There are numerous algorithms that process a list of values. The purpose of this
algorithm all-hands assignment is to design, implement, test and then use in an
empirical study a tool that can automatically conduct doubling experiments to
measure the performance of an arbitrary list processing algorithm. The tool that
you implement, tentatively called bosco
, should operate in a fashion that is
as general-purpose as is possible. This means that it should, whenever possible,
be able to automatically detect and invoke a list-processing function in a
provided Python source code file, determine the type of list that is input into
that function, and then generate data that is suitable for the purposes of
running a doubling experiment to identify its likely worst-case time complexity.

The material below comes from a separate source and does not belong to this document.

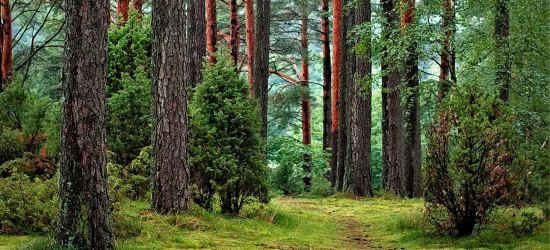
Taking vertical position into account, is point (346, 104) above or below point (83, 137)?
above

Ultimately, this algorithm all-hands assignment invites you to apply what you learned in the algorithm analysis course, by implementing a benchmarking framework that operates in the following fashion:
- Accept as input one or more Python source code files that contain one or more functions that perform list processing. For the purposes of creating your benchmarking framework you can assume that all list-processing algorithms will implement some type of function that accepts as input a list and that it will be this list whose contents are doubled during the execution of a doubling experiment.
- Accept as input the fully-qualified name of a list-processing function that should be subject to benchmarking through a doubling experiment.
- Accept as input the description of an input generation procedure that can automatically generate data suitable for the purposes of conducting a doubling experiment to evaluate the performance of the list-processing algorithm.
- Automatically extract the list-processing function from the provided Python source code file(s) and then reflectively invoke the function to sort data that was automatically generated.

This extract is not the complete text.